Когда он пришел домой, дед встретил его в сенях.
– Матери лучше, ты уж посиди с ней, поговори… Антон зашел в комнату, и выцветшие, измученные глаза матери встретили его такой любовью и лаской, что он почувствовал, как слезы защипали глаза. Подошел, бережно закутал ее одеялом.
– Ну что, мама? Лучше тебе, видишь.
Она слабо обняла его худой рукой, по-детски жалобно сказала:
– А мой же ты сынок… Будто встретилась с тобой опять. Взять бы сейчас и умереть. И что это бог не дает смерти? Мешаю тебе…
– Ты чего? – Горло у него перехватило спазмой. – Наоборот…
Он говорил правду – вялая, худая рука матери, которую он держал в ладонях, как будто соединяла его с жизнью, делала ту связь крепкой, надежной, честной. И он закрыл глаза, прижался к ее ладони губами.
Еще один разноцветный букет взлетел над далекой площадью и рассыпался мелкими огненными брызгами, выхватив из темноты их тихую улицу, толстые клены и ограду возле дома.
– Праздник, – вздохнула мать, и глаза ее осветила радость.
Дед подметал у порога, что-то ворчал. Антон увидел сквозь открытую дверь свой мокрый след и мелкие белые осколки пластмассы, замазанные липкой осенней грязью.
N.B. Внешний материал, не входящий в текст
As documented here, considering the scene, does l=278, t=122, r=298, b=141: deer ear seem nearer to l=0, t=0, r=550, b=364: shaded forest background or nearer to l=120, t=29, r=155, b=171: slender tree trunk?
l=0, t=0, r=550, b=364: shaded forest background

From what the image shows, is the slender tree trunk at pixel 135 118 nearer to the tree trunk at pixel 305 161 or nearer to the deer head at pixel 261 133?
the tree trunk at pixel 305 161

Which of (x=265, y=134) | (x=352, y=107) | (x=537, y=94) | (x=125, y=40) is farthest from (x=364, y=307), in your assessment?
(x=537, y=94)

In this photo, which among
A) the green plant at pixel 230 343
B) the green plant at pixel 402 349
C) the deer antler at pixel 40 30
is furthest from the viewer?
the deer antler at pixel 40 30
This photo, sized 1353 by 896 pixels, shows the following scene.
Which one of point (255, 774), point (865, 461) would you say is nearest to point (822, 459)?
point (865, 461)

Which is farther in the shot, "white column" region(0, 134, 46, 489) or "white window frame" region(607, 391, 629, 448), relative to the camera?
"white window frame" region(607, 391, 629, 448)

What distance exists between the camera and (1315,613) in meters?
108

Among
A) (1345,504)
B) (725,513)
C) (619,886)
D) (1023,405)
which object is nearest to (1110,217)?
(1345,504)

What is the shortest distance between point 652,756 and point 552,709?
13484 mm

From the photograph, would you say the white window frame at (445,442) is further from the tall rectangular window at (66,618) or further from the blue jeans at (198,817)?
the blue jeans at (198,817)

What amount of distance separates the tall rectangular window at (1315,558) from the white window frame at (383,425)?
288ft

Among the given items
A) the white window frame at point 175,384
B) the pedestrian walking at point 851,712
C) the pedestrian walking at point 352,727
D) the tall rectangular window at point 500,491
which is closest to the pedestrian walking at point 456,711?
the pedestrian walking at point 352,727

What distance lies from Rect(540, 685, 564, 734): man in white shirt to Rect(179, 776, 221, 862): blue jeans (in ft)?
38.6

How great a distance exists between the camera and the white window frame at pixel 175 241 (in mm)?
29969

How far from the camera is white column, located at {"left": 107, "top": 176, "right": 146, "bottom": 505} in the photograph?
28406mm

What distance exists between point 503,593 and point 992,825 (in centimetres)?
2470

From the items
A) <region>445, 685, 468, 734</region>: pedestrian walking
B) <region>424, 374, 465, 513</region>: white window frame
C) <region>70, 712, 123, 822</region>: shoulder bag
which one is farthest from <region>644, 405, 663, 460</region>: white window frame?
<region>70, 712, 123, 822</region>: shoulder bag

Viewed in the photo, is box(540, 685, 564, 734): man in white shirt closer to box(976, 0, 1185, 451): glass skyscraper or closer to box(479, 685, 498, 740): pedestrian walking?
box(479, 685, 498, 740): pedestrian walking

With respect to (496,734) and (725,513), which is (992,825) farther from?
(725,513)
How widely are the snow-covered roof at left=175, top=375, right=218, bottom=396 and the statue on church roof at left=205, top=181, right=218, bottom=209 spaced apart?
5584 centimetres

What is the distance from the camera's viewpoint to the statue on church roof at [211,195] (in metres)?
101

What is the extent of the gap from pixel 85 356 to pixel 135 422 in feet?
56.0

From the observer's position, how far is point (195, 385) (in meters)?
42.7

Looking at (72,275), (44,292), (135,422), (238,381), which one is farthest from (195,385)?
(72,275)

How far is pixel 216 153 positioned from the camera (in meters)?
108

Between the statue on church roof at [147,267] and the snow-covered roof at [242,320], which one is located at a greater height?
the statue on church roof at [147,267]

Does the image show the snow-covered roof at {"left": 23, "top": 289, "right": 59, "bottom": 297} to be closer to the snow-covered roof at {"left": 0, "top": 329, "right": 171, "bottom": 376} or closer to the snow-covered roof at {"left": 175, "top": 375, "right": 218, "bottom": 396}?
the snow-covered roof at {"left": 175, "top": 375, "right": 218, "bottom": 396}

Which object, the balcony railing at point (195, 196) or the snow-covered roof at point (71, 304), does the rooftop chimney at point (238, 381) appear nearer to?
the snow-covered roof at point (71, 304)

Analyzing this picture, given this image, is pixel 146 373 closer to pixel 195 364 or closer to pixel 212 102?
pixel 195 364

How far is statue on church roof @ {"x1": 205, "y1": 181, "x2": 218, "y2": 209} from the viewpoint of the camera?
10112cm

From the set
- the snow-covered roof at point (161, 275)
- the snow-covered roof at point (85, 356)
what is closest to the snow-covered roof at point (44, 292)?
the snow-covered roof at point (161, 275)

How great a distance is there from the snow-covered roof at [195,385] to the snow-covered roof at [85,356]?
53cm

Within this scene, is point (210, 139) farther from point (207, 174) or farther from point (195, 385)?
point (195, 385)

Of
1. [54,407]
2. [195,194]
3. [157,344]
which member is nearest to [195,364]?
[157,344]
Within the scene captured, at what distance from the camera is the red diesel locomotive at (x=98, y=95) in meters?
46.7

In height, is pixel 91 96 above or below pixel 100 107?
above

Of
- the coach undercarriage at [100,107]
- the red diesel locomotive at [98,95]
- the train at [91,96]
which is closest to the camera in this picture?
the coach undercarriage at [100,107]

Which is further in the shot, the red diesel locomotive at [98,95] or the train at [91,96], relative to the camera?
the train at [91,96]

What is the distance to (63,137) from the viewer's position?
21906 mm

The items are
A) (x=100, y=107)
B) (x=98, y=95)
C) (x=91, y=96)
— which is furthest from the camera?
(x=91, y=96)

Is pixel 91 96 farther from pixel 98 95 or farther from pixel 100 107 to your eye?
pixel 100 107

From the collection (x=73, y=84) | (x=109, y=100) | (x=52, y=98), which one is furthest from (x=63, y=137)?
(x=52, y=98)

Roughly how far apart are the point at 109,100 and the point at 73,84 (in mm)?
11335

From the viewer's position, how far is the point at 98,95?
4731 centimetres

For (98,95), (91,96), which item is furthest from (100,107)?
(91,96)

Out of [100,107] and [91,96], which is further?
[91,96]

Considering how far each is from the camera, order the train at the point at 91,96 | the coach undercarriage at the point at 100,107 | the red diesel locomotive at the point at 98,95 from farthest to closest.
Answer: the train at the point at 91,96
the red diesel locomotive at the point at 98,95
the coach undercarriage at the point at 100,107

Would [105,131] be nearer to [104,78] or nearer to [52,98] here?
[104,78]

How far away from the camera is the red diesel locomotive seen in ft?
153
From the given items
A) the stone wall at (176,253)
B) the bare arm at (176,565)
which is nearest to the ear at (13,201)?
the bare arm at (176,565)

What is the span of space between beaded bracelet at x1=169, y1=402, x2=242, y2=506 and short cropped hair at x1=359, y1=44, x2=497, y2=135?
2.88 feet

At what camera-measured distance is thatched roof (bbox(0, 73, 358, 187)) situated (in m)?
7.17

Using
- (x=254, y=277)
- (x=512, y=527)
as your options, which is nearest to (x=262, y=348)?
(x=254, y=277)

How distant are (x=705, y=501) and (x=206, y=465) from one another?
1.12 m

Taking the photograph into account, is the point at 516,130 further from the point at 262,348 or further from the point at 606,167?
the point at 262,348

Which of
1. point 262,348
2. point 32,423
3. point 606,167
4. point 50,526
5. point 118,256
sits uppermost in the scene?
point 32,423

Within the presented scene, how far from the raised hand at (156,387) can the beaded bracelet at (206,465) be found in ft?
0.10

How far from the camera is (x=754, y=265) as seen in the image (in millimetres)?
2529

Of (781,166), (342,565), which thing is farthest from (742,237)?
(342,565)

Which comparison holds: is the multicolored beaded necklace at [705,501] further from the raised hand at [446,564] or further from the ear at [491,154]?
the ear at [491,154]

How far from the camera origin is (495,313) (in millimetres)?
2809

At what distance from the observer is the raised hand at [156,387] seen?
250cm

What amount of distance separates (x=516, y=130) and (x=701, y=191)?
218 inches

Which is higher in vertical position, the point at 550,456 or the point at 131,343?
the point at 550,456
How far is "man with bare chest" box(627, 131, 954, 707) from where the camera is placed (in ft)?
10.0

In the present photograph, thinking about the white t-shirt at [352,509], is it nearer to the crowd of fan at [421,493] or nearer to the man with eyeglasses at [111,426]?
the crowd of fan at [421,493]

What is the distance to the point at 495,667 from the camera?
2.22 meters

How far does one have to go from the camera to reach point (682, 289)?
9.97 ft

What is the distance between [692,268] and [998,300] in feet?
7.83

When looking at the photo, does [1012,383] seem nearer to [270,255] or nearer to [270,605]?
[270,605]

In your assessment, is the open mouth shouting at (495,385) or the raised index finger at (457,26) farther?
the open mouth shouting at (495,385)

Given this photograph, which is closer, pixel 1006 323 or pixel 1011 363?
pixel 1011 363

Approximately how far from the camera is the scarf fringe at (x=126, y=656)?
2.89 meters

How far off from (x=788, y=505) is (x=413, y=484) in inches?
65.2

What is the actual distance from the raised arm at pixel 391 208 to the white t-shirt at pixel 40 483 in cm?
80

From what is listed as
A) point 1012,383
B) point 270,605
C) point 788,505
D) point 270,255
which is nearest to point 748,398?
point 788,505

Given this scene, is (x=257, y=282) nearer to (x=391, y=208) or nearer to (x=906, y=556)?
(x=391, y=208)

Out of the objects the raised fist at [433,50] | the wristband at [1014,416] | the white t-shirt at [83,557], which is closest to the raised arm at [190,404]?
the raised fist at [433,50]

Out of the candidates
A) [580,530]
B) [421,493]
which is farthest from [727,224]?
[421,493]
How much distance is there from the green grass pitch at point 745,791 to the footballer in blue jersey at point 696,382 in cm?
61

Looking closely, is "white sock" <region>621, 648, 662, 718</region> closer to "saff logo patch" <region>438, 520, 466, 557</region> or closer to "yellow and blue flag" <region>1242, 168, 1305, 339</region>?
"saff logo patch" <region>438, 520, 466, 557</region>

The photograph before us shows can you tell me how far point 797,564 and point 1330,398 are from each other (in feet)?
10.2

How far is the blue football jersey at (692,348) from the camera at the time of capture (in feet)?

Ему показалось, что в хате пахнет горькими осенними цветами, теми, которыми пахли Катины руки. Он отвернулся, потом, подойдя к двери, плотно закрыл ее, поставил на огонь воду для шприца.
А на улице кипел праздник. Молодые голоса затягивали песню за песней, играла радиола, и кто-то счастливо говорил невдалеке – отчетливый голос его врывался в форточку:
– Я же люблю тебя, Люська. Глупая ты. Слышишь? Жизнь шла своим чередом.